● Exercise brief:
Rewrite the part of the argument-scoring text below between "- A1 (Problem" and "outside Criterion 1.", inclusive, changing "modus tollens" to "denying the consequent".

The Three Running Examples (used in every section)
To keep comparisons clean, I will score the same three exemplars throughout:
- N1 (Neutral / shared logic): Socrates syllogism
P1. All humans are mortal.
P2. Socrates is human.
C. Therefore, Socrates is mortal. - T1 (Theistic): Kalam Cosmological Argument (deductive form)
P1. Whatever begins to exist has a cause.
P2. The universe began to exist.
C. Therefore, the universe has a cause.⁴ - A1 (Atheistic): Problem of Evil (gratuitous evil form)
P1. If an omnipotent, omniscient, omnibenevolent God exists, then gratuitous evil does not exist.
P2. Gratuitous evil exists.
C. Therefore, such a God does not exist.⁵
Criterion 1 — Logical Soundness (core, ×2)
Question: Is the argument’s form valid (deduction) or appropriately strong (induction/abduction) without a formal fallacy? Logical soundness in CCS is strictly about structure, not content. You may deny a premise or dislike the conclusion; neither changes the form score.
Anchors (1 / 5 / 10).
1 = clear formal error (affirming the consequent, undistributed middle, equivocation on a load-bearing term).
5 = largely valid/repairable but with a suppressed bridge or structural ambiguity that must be made explicit.
10 = cleanly valid (or clearly specified inductive/abductive scheme), no detected formal fallacy.
Worked scoring
- N1 (Socrates) — 10/10. A textbook categorical syllogism; no fallacy.
- T1 (Kalam) — 10/10. As stated, this is modus ponens:
- Begins-to-exist ⇒ has a cause; 2) The universe begins-to-exist; therefore 3) The universe has a cause.
Disputes about the meaning of cause or whether the universe began belong under Truth of Premises or Communicability, not here.
- Begins-to-exist ⇒ has a cause; 2) The universe begins-to-exist; therefore 3) The universe has a cause.
- A1 (Problem of Evil) — 10/10. In this framing, the argument is modus tollens:
- If G, then ¬(gratuitous evil); 2) (gratuitous evil); therefore 3) ¬G.
The structure is valid. Debates focus on the conditional in P1 and the status of “gratuitous,” which are premise and scope questions.
- If G, then ¬(gratuitous evil); 2) (gratuitous evil); therefore 3) ¬G.
Diagnostic notes
- Separate form from content. If you find yourself arguing over “cause,” “begins,” or “gratuitous,” you’re outside Criterion 1.

● Dataset content:
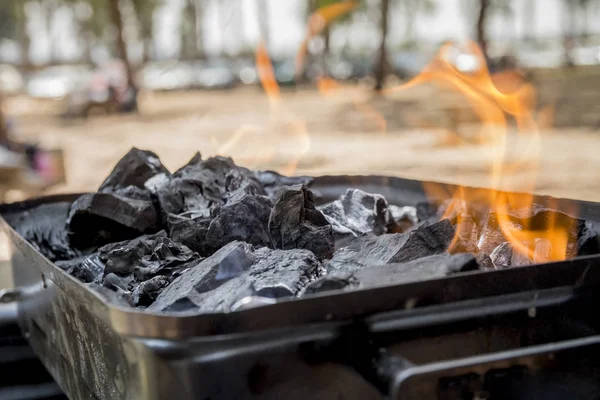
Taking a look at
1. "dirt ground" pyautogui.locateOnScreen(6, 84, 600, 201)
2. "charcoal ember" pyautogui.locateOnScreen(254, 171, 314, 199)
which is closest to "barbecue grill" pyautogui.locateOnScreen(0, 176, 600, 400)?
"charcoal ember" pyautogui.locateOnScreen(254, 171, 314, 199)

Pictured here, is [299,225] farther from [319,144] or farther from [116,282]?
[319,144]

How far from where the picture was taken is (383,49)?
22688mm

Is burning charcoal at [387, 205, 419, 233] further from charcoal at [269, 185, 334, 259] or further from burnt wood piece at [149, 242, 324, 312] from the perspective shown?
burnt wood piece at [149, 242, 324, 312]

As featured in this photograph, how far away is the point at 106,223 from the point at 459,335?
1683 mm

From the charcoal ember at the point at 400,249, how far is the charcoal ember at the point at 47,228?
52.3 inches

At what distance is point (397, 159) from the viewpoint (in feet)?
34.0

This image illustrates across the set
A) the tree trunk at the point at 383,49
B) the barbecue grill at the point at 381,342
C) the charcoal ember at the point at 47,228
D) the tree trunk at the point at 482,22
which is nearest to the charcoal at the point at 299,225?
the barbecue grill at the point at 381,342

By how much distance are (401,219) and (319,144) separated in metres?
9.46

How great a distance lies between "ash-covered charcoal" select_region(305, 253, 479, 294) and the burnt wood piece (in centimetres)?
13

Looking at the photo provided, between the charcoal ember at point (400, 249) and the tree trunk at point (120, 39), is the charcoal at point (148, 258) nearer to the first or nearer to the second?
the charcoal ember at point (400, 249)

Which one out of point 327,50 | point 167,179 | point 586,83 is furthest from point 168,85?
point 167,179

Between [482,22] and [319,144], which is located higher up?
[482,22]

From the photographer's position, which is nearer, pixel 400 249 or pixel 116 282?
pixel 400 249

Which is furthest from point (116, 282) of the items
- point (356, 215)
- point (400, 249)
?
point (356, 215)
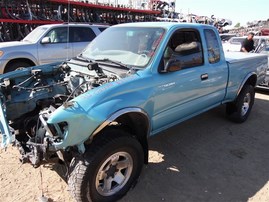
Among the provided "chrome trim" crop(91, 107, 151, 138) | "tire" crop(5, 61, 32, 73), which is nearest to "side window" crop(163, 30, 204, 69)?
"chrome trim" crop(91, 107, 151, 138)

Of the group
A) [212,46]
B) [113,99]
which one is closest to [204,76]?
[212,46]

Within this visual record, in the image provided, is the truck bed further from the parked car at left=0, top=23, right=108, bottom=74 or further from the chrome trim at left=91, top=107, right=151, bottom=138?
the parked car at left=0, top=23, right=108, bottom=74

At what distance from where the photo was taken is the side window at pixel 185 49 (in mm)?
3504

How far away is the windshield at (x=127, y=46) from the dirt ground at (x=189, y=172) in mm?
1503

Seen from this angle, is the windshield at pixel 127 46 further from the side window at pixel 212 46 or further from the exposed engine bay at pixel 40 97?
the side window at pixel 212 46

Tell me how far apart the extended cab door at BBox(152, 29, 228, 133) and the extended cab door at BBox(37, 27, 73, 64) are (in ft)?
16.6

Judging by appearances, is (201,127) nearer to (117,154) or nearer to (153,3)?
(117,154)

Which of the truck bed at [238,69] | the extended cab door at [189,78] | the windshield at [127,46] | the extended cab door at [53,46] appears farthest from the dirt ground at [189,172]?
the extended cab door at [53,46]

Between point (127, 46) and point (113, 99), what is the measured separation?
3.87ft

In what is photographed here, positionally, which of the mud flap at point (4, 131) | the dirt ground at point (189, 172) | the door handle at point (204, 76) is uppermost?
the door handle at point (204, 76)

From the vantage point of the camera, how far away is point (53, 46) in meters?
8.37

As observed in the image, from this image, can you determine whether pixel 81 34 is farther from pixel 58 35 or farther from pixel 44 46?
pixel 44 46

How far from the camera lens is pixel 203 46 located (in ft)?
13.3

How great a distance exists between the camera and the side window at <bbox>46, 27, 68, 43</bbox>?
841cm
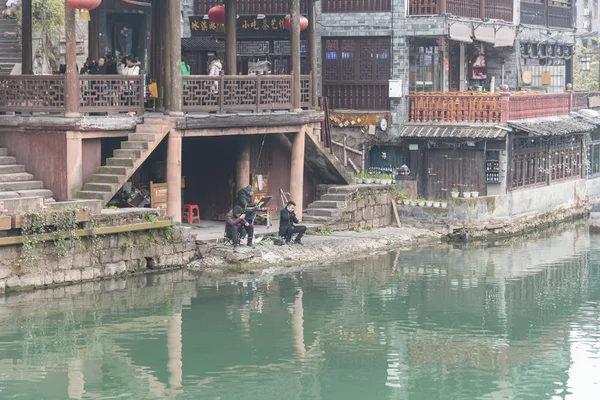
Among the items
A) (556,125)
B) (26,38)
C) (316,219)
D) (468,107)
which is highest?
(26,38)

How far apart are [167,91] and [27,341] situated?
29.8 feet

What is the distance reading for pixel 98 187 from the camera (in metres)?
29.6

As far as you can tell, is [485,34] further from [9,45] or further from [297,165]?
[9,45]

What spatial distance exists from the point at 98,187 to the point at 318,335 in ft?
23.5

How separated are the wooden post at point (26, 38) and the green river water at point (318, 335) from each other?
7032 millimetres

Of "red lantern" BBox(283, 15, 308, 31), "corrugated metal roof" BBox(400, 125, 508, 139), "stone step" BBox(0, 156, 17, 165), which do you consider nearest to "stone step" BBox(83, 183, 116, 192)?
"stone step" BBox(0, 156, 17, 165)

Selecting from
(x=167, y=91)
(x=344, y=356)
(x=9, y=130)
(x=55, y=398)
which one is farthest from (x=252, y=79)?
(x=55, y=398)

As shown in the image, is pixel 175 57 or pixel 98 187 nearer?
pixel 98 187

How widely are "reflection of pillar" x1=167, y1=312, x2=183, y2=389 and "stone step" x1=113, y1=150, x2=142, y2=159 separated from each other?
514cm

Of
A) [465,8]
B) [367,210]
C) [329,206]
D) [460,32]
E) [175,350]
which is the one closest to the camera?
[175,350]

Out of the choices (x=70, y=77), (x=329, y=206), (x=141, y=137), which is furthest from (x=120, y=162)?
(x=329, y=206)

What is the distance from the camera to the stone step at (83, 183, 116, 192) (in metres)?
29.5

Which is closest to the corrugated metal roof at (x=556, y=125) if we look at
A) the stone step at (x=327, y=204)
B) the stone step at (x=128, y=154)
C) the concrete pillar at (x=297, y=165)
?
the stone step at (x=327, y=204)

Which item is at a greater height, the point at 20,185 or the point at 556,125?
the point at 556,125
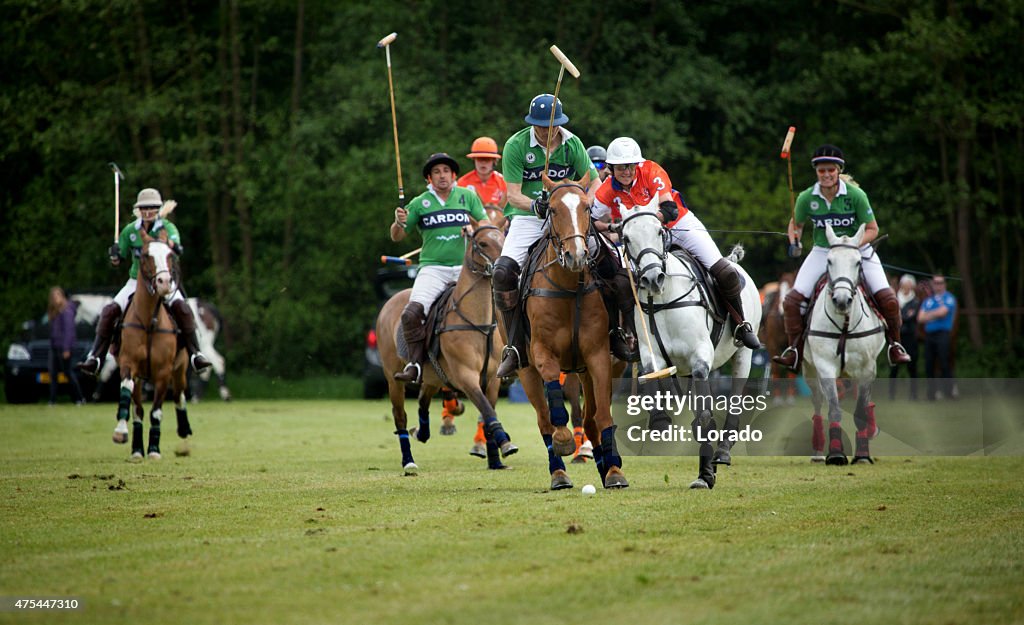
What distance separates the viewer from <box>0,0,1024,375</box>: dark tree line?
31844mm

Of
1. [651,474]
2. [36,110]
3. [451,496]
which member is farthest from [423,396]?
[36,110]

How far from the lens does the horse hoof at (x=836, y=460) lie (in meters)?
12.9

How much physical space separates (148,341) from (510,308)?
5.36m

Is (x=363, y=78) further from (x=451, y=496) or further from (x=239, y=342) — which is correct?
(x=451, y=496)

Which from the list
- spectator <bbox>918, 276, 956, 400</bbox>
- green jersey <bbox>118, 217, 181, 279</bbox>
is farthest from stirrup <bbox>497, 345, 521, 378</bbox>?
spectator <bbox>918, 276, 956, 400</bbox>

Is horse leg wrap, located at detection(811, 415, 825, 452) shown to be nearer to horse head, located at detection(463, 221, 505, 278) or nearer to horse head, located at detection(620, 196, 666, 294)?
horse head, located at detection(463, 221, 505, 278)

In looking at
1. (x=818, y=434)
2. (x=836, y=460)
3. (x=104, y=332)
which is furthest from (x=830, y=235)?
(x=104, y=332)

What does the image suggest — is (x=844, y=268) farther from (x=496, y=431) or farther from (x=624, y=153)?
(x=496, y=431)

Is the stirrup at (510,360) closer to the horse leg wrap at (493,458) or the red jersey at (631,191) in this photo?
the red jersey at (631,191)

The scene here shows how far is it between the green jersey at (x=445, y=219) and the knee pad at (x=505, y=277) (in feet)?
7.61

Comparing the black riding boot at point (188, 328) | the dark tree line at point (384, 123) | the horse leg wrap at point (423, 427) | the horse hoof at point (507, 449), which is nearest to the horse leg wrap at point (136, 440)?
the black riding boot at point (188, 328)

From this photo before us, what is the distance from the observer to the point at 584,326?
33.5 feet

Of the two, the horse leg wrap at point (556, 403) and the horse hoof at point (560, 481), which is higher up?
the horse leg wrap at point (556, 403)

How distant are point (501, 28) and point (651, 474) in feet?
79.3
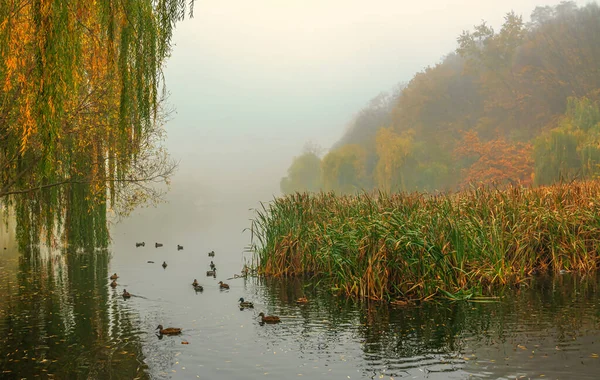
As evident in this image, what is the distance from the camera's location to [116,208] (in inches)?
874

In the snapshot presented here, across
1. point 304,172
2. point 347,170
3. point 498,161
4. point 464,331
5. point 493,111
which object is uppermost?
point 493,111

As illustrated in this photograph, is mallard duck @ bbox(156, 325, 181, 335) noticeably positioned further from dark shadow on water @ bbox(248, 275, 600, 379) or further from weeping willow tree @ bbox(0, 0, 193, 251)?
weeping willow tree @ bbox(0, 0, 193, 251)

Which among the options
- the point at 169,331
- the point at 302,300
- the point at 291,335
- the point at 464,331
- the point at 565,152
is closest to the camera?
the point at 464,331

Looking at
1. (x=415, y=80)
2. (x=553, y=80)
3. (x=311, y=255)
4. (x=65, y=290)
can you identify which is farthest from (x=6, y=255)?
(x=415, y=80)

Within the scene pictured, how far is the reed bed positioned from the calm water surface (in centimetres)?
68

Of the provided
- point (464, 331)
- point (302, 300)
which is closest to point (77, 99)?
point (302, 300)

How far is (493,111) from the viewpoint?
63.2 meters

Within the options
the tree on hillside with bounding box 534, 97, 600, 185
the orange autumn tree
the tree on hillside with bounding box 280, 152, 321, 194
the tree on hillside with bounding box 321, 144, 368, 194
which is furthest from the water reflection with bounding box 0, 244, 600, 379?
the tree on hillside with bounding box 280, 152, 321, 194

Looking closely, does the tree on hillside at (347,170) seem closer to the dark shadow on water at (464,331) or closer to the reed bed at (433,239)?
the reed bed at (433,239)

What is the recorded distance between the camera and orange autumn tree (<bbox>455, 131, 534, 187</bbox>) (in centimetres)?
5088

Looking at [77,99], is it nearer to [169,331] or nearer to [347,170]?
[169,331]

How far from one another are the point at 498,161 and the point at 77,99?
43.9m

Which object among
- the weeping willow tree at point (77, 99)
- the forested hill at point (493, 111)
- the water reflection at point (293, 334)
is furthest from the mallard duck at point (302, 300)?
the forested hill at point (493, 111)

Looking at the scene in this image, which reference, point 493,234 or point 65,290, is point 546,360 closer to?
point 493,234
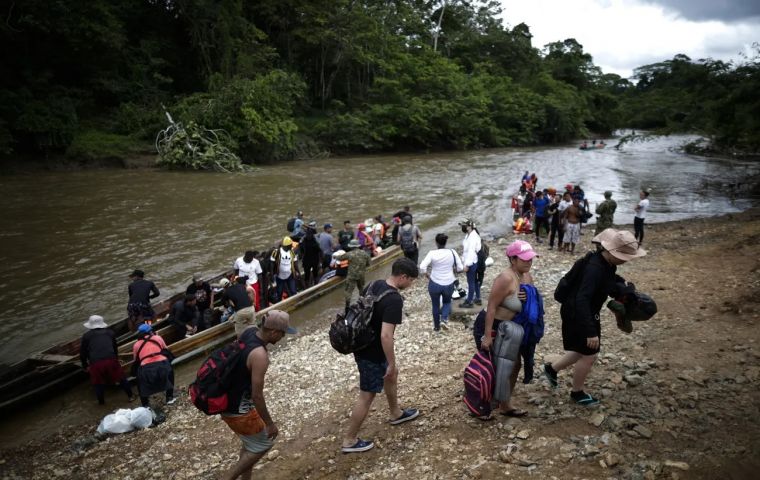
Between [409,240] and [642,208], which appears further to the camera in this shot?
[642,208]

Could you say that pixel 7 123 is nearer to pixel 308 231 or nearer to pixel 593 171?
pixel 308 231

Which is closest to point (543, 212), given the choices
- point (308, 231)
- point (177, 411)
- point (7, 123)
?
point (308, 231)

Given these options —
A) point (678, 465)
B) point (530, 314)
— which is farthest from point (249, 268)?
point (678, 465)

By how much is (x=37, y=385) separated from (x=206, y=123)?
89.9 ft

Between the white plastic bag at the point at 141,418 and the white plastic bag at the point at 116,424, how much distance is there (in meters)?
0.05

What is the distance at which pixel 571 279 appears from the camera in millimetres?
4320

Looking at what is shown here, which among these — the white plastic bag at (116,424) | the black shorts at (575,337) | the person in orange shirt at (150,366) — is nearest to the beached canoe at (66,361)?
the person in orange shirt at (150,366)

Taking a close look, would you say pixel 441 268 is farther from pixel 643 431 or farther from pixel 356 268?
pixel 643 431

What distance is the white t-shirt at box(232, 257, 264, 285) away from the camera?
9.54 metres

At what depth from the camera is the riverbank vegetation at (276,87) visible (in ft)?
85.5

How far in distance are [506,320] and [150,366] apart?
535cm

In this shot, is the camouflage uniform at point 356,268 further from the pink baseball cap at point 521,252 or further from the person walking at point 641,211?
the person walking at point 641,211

● Task result:
- A1 (Problem of Evil) — 10/10. In this framing, the argument is denying the consequent:
- If G, then ¬(gratuitous evil); 2) (gratuitous evil); therefore 3) ¬G.
The structure is valid. Debates focus on the conditional in P1 and the status of “gratuitous,” which are premise and scope questions.
- If G, then ¬(gratuitous evil); 2) (gratuitous evil); therefore 3) ¬G.
Diagnostic notes
- Separate form from content. If you find yourself arguing over “cause,” “begins,” or “gratuitous,” you’re outside Criterion 1.